I heard the other day that cassettes are coming back into fashion.  For me, they never went out and I find myself ahead of the game, just as I used to be at school when, being so slow on my feet, I was always in the right place when the game turned.

Photo: State Government Photographer, CC0, via Wikimedia Commons

How could people, I wondered, keep discarding one precious thing after another, as long-playing records took over from 78s and then more and more sophisticated electronic devices allowed a person to carry about more music than they could possibly find time to listen to, secreted in one small electronic device.

I was horrified when R, who was pretty much immune to shopping, bought himself one of those gadgets, and pleased that before long he had forgotten where he had put it and didn’t try to find it.

We went on listening to our records, CDs and the radio, sitting down beside the ‘music centre’ which had been our first major purchase.  And, when away from home, I took my cassette player with me and always had just three or four cassettes which have remained, for ever, connected to the place where I listened to them most often.  The ‘green record’ shown directly below (Mozart Trio  K563) will always take me back to the Outer Hebrides.

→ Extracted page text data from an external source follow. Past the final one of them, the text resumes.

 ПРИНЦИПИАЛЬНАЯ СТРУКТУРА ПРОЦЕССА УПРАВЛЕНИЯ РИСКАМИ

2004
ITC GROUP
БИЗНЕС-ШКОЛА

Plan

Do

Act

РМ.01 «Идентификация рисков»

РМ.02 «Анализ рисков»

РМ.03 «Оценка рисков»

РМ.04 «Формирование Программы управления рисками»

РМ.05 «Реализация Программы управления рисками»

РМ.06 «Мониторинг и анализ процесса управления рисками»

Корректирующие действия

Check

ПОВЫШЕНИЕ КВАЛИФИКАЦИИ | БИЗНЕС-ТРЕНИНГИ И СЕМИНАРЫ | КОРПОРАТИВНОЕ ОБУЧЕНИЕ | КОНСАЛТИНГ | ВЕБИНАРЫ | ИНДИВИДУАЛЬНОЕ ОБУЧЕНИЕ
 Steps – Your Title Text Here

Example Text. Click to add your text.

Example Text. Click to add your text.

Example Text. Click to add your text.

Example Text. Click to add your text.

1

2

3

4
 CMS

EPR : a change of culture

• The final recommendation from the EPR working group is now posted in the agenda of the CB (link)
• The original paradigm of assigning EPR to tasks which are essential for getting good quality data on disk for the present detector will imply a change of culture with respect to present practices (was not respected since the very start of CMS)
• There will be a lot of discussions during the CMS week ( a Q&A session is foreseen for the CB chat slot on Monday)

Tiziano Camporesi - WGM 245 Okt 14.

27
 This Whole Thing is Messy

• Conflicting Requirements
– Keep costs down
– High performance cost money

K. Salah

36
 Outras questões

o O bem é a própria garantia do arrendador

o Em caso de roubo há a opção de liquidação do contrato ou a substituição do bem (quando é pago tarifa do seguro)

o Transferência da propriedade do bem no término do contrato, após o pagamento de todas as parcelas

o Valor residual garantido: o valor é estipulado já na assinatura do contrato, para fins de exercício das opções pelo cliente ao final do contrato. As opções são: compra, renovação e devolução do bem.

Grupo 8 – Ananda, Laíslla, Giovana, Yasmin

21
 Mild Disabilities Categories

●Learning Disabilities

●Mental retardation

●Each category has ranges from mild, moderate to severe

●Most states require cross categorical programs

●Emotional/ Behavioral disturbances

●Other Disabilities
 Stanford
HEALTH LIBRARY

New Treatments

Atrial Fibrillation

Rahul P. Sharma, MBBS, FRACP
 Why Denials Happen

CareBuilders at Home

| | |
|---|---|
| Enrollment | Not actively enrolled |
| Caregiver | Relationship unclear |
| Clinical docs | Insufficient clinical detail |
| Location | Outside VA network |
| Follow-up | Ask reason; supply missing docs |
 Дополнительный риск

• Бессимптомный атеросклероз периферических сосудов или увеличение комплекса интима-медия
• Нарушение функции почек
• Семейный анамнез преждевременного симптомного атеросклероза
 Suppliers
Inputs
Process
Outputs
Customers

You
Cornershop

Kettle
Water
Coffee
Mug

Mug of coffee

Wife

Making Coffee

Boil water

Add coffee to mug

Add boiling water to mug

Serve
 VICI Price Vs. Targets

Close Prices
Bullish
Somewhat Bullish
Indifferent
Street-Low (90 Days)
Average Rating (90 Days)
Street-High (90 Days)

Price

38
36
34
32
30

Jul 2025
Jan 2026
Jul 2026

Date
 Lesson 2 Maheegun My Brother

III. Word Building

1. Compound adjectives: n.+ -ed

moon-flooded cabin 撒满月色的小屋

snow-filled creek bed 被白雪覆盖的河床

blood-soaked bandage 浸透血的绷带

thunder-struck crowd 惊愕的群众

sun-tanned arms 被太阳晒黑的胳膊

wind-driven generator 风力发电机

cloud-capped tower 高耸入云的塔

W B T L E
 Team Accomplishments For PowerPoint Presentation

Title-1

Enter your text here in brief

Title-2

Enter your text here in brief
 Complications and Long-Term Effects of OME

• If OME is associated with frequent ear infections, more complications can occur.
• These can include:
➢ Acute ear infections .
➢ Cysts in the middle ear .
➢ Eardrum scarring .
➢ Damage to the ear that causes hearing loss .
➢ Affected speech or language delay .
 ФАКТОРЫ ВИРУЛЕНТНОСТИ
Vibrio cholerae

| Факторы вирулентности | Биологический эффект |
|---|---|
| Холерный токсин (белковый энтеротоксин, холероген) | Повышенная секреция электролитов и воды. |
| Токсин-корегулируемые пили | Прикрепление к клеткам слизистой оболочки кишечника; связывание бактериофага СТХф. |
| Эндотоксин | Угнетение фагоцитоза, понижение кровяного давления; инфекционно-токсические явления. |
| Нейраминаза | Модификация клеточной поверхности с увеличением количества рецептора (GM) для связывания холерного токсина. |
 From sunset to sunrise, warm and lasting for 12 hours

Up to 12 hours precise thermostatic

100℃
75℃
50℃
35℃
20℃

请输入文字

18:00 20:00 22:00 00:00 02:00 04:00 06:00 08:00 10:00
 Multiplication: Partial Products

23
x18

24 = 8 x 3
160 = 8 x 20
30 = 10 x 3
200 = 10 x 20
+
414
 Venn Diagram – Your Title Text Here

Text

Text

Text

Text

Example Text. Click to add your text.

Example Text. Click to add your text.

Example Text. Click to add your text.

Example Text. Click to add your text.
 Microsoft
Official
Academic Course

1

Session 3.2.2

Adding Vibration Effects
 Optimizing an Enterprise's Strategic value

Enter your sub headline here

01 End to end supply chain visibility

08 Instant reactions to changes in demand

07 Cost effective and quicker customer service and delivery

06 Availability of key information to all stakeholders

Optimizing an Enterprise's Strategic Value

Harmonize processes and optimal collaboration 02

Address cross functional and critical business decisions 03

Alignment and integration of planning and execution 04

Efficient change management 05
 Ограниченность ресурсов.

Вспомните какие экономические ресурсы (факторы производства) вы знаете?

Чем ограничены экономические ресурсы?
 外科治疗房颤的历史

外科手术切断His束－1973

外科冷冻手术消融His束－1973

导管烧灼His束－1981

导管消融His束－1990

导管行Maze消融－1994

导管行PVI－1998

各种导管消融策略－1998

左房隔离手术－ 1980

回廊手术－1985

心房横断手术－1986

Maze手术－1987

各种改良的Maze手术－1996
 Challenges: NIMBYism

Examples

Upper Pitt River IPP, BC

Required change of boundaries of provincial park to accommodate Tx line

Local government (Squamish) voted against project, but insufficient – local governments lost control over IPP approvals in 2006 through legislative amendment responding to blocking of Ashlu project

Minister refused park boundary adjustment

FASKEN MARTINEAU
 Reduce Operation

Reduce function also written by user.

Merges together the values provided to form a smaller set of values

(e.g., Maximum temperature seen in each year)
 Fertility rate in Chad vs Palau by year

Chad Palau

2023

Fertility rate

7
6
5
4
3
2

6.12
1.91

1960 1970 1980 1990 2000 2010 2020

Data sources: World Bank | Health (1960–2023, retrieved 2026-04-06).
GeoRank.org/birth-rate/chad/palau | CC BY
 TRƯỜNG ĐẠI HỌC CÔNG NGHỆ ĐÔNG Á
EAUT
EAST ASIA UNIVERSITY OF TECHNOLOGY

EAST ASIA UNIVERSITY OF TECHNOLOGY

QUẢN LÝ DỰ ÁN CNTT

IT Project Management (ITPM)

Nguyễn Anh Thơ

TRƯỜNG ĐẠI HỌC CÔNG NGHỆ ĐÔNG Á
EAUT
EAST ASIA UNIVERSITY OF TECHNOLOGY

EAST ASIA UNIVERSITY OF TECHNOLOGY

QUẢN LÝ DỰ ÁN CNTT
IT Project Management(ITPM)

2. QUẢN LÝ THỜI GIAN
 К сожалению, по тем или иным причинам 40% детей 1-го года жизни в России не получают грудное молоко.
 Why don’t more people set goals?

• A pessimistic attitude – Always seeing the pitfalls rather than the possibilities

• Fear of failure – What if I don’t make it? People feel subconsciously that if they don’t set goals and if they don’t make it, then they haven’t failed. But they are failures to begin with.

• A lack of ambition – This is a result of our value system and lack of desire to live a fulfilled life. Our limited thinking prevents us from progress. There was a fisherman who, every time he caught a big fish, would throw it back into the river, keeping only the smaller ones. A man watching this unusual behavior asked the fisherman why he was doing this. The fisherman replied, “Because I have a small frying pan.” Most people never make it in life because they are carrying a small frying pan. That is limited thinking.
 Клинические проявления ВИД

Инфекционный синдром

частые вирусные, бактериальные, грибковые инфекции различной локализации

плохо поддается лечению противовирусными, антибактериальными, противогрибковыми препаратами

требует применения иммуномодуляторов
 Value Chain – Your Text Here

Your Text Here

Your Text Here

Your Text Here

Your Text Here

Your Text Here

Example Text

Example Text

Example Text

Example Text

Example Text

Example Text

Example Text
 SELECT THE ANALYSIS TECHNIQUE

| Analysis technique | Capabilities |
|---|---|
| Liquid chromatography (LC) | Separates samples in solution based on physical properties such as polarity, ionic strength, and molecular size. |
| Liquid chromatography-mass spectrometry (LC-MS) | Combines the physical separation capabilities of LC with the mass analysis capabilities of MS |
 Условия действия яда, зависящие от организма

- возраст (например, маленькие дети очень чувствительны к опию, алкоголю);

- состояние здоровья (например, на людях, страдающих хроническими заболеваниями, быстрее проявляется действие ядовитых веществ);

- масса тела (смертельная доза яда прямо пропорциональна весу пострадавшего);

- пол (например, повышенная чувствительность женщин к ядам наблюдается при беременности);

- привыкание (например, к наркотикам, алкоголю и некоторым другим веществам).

Then, of course, there were those cassettes bought wherever we happened to be: Bruno Venturi in Naples, Georges Brassens in Paris, in Portugal Amalia Rodrigues and, from a rack in a Spanish petrol station, Nina de Antequera belting out some wonderfully coarse flamenco. 

Less entirely pleasurable to listen to but wonderfully exotic are the Turkish dervish music from Konya and the cassette chosen for me – it was his favourite – by a boatman on the Nile.

Now that I seldom travel further than the local high street, these memory-laden tapes serve as time travellers and, ropey as most of them now are, become more precious with age.  So, it seems, do I. You only have to live long enough to become of interest because of the people you have known: a kind of living relic.